BLOG · 2026-07-01
Bad at puzzles, my brain glitched watching Toodee and Topdee
Can't solve them, still hooked #08 — just switching between 2D and 3D gets me lost
Eighth time's the charm (extra ice in the mugicha today)
Hi, I'm Tsumiki. Today's game looks a little strange. "Toodee and Topdee" — the same room flips between a side-view 2D platformer and a top-down puzzle at the press of a button. Same floor, same walls, but the moment the view changes, the paths and the enemies look completely different.
Just imagining it makes my brain knot up. I'm sure I'd immediately go "wait, where did that wall go?" But watching a let's play, there's apparently a really satisfying moment buried in there. Today I came to peek at that "a-ha" with you.
What I watched today
Episode 8 features Olexa again, the English-speaking creator from episode 7, playing "Toodee and Topdee." The video title, "PERSPECTIVE SHIFTING PUZZLE PLATFORMER!", commits just as fully as last time, which I find reassuring. About 240,000 subscribers, endlessly digging through indie puzzle games. Take a look at the video below first.

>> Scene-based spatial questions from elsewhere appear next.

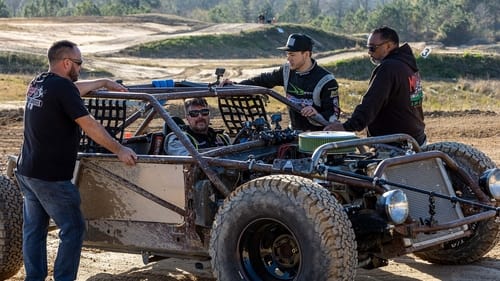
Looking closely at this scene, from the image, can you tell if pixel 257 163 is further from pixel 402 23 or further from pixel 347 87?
pixel 402 23

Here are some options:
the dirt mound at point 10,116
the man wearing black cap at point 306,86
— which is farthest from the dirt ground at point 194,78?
the man wearing black cap at point 306,86

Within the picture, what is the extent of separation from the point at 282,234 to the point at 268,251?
0.15 m

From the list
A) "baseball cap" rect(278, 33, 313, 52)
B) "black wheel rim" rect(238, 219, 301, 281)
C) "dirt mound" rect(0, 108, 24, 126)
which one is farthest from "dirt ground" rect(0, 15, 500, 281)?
"baseball cap" rect(278, 33, 313, 52)

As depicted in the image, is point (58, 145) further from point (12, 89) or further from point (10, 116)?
point (12, 89)

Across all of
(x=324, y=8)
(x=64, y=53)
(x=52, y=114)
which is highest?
(x=64, y=53)

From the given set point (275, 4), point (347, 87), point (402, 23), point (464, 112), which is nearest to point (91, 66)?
point (347, 87)

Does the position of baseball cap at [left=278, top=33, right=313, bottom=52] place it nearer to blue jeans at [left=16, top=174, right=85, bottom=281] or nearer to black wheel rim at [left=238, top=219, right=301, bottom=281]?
black wheel rim at [left=238, top=219, right=301, bottom=281]

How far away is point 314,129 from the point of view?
8.02 metres

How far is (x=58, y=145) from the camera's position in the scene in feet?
19.7

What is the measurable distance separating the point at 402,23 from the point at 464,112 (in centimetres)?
7681

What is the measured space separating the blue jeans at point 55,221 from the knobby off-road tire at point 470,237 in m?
2.64

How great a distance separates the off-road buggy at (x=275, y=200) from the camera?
570 centimetres

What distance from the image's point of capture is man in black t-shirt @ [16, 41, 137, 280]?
234 inches

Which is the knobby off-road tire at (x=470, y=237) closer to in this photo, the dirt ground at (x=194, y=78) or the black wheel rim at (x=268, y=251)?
the dirt ground at (x=194, y=78)
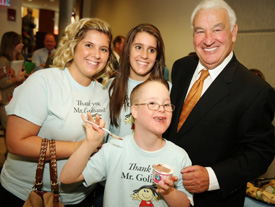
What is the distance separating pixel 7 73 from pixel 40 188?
11.2 feet

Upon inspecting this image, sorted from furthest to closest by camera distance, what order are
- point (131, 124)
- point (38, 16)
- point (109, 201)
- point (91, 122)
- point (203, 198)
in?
point (38, 16) → point (131, 124) → point (203, 198) → point (109, 201) → point (91, 122)

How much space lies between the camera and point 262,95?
1.63 meters

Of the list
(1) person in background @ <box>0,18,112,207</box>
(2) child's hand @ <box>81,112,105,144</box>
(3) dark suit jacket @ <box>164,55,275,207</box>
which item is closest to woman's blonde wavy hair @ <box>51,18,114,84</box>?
(1) person in background @ <box>0,18,112,207</box>

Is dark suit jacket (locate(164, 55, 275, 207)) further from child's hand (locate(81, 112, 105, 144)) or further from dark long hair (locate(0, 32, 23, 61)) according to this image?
dark long hair (locate(0, 32, 23, 61))

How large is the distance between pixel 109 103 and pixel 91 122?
2.16 ft

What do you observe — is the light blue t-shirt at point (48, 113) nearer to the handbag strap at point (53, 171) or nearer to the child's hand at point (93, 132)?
the handbag strap at point (53, 171)

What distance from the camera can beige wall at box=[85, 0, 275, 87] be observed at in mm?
3717

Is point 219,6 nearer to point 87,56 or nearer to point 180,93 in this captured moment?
point 180,93

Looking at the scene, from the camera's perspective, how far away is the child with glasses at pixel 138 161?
1.43 meters

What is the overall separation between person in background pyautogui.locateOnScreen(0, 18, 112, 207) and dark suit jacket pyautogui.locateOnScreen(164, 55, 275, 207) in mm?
717

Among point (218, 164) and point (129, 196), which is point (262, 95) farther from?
point (129, 196)

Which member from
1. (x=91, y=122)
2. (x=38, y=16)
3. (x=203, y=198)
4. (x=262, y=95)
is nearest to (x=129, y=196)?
(x=91, y=122)

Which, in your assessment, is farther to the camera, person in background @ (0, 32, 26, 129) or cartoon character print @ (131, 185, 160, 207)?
person in background @ (0, 32, 26, 129)

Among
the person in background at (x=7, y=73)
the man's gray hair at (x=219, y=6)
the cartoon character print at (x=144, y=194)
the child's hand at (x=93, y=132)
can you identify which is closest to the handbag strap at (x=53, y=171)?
the child's hand at (x=93, y=132)
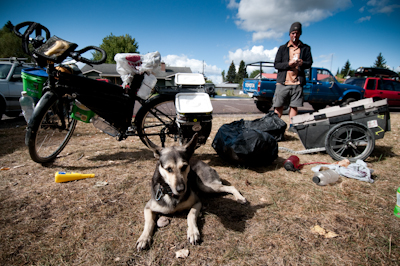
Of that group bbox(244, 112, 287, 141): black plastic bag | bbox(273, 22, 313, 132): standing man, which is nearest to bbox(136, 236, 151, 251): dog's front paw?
bbox(244, 112, 287, 141): black plastic bag

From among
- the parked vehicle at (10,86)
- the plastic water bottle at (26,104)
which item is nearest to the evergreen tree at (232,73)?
the parked vehicle at (10,86)

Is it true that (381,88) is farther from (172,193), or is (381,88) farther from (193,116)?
(172,193)

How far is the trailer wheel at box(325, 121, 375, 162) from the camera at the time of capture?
11.1ft

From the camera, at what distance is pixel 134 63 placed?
10.9 ft

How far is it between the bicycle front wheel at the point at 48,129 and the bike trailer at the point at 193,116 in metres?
1.91

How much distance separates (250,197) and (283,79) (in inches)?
131

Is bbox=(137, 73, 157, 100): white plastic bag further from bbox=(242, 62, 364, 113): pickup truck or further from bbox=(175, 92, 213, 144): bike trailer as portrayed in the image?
bbox=(242, 62, 364, 113): pickup truck

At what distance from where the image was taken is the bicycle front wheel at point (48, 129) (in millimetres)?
2993

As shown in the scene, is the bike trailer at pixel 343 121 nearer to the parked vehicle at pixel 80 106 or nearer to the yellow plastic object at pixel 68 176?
the parked vehicle at pixel 80 106

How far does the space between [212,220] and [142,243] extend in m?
0.73

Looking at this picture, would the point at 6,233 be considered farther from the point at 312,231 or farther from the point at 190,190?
the point at 312,231

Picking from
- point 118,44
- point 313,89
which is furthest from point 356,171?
point 118,44

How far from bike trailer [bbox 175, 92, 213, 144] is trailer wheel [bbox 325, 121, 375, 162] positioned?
88.2 inches

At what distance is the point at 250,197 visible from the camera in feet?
8.23
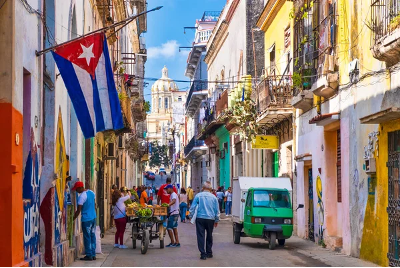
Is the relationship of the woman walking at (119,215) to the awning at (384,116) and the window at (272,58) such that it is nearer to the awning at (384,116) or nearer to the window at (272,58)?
the awning at (384,116)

"Toodee and Topdee" was made by dietzribi, a two-brother team. It started as an idea from the 2018 game jam Ludum Dare 41, whose theme was "combine two genres that don't get along" — the same level geometry, readable both as a side-view 2D platformer and a top-down puzzle. That jam prototype got built out into a full commercial release. I love this — taking a jam idea and actually seeing it through.
What I think while watching, hopeless at solving
The fun part is watching Olexa freeze for a beat right after switching views, going "oh, wait." A spot that looked like a wall from the side turns out to be a normal walkable path from above, and it fools him a little every time. But after enough repetitions, he starts predicting "it's probably going to be like this" before he even switches. The moment the prediction lands, that "whoa, I read it" — that's the best part.
Let me be serious for one line. I think this game teaches, through your body rather than a rulebook, that the same place gives you completely different information depending on the angle you view it from. Even knowing that in your head, you can't quite believe it until you actually press the switch button — making you repeat that flash of confusion over and over is quietly brilliant design.
And watching it, I thought of something — I used to assume that being bad at puzzles meant I "couldn't see" something. But watching this game, maybe I was just stuck clinging to a single point of view all along. Right before Olexa says "oh, that's it," he's always switching the view one more time. The answer wasn't a new discovery so much as something that was already there, waiting on the other side of a changed angle.
So it's okay not to solve it
"Toodee and Topdee" — if I played it myself, I'm sure I'd be lost within ten minutes, going "wait, which view am I in." But watching someone else pile up "I read it" moments while switching views is genuinely satisfying. And since Olexa keeps narrating his thinking the whole time, the logic behind each switch actually comes through. Start with the video above.
Are you the type who's good at switching, or do you end up like me, going "wait, which one am I in"? Tell me in the comments — it'll shape which let's play I watch next. Change the angle, and the same room shows a different face — and speaking of that, my mugicha is properly cold today.